What is expected.
From the forum thread on GPS and VMG, write out word for word the passage starting with "## sailingdog (Mar" and going on through "you know him??".

Document segment.
§
# GPS and VMG



## TSOJOURNER (Dec 16, 1999)

One of our sailing club Bards presented a very detailed description of generating and using Polar Diagrams to improve preformance on the race course. I had put together a similar presentation for our local Multihull association on how to use your inexpensive GPS to maximize windward and leeward performance without needing to generate Polar Diagrams. It won't necessarily help you win races but it is a very simple way to improve your upwind and down wind speed. A complete description is on my web site: www . wingsailor . com by clicking on the "VMG & GPS" tab.


----------



## sailingdog (Mar 19, 2006)

Wingsailor-

What boat do you sail??? Also, recommend you read the POST in my signature to help you get more out of your time here. Also, believe a fellow Telstar owner sails out of Punta Gorda, do you know him??

Here's your link: *CLICK HERE*


----------



## TSOJOURNER (Dec 16, 1999)

*Ocean Catamaran*

Dogsailor,

I sail an Ocean Catamaran 49 out of Charlotte Harbor SW Florida. The web site containing the VMG GPS page has a lot of other information on it including some of the wing sail stuff I am working on.

The description of the set-up and use of an inexpensive GPS to generate a consistant windward or leeward speed monitoring VMG anywhere on a race course seems to be easy to understand and use but I haven't yet talked to one of our racers that has tried it since I made the presentation several months ago. Hard to believe racers are not interested in improving upwind and downwind performance.
§
Dataset content.
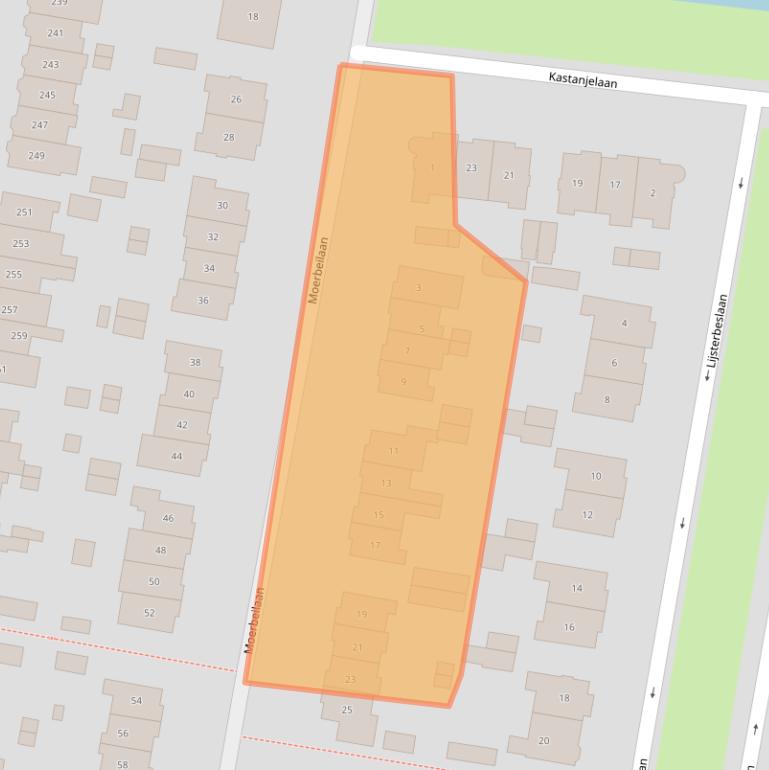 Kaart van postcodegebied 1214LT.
§
Your solution.
## sailingdog (Mar 19, 2006)

Wingsailor-

What boat do you sail??? Also, recommend you read the POST in my signature to help you get more out of your time here. Also, believe a fellow Telstar owner sails out of Punta Gorda, do you know him??